→ SELECTED TEXT:
Start of Block
Monday, March 21, 2011

Debate: How to Protect Yourself

How to ensure that debate takes the form of pointless posturing, and avoid the risk of actual communication:
  1. Deliberately misrepresent the other side: choose their most outrageous 'representative' and/or focus on any verbal missteps or outtakes - pretend that this is the crux of their position.  Ignore moderates or moderate positions.
  2. Make an impassioned, perfectly reasonable response to *that* position.  Slather on the self-righteousness, with plenty of smarm for added points.  Bask in the glow from your choir.
  3. When confronted by a reasonable person and/or reasonable argument, tar this person and/or argument using the brush from step 1.
  4. Radicalize!  Take an even more extreme position than the one you actually believe in!  This makes it easier for the other side to do their part!

Friday, March 18, 2011

The Government has No Business being in the News Business

  1. The vast majority of NPR's budget comes from donations, both from individuals and corporations.
End of Block
Dataset entries
Start of Block
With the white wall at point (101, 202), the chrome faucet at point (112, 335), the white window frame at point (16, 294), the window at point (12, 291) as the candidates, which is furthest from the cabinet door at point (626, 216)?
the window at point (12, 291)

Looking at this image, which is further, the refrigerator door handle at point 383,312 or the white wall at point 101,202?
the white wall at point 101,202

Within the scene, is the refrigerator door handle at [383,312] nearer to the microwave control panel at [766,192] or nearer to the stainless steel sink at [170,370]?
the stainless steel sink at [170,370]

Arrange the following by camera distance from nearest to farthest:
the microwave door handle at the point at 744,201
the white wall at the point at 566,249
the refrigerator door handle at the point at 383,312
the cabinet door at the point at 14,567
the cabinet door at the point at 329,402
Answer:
End of Block
Start of Block
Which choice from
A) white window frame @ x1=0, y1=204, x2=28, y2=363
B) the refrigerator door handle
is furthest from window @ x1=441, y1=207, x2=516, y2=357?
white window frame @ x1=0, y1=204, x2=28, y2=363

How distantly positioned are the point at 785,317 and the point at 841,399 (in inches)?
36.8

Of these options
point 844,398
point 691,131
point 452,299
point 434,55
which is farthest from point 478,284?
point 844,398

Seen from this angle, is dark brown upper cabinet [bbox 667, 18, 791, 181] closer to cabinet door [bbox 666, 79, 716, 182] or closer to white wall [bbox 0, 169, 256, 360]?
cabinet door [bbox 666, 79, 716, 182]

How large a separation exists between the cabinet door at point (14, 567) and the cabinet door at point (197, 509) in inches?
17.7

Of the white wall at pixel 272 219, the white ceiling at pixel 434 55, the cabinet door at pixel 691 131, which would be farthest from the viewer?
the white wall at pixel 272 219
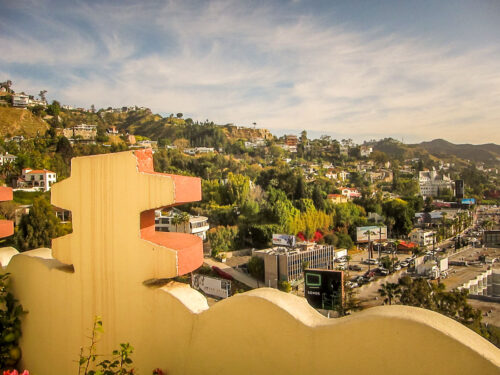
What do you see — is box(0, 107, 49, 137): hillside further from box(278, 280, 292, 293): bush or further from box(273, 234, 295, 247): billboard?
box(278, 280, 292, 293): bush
End of Block
→ TASK GOAL: According to the blog text, where does the vast majority of NPR's budget come from? The records come from a separate source.

→ RESULT OF THIS TASK: It comes from donations, both from individuals and corporations.